- [AIM OF THE TASK]: From the line containing "class: Mammalia" to the last line of the records, reproduce every line exactly and print nothing else.

- [EXCERPTED RECORDS]:
☆ ☆ ☆ ☆
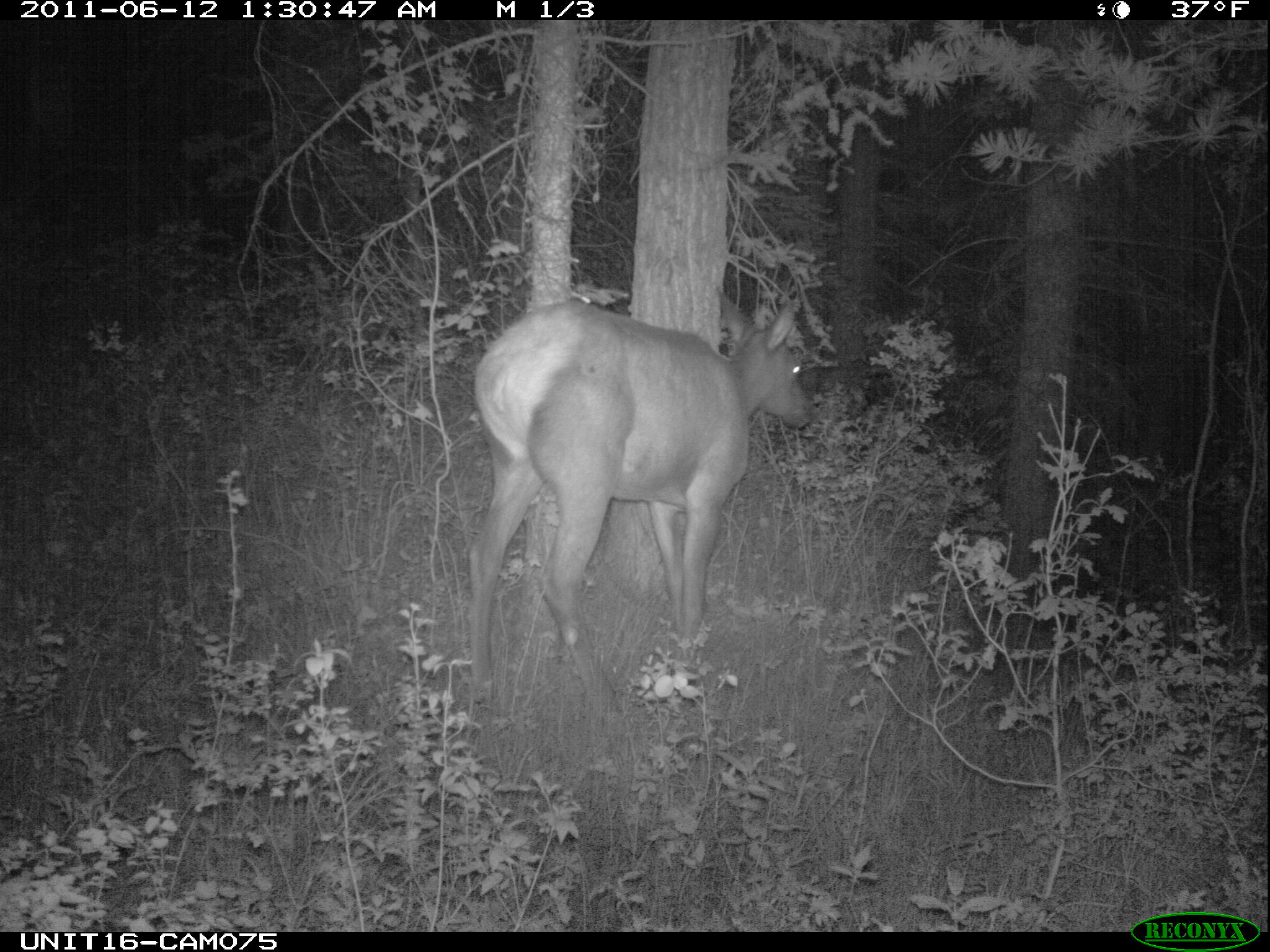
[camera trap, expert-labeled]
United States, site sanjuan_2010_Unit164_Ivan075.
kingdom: Animalia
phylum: Chordata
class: Mammalia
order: Artiodactyla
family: Cervidae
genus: Cervus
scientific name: Cervus elaphus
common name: red deer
☆ ☆ ☆ ☆
- [RESPONSE]:
class: Mammalia
order: Artiodactyla
family: Cervidae
genus: Cervus
scientific name: Cervus elaphus
common name: red deer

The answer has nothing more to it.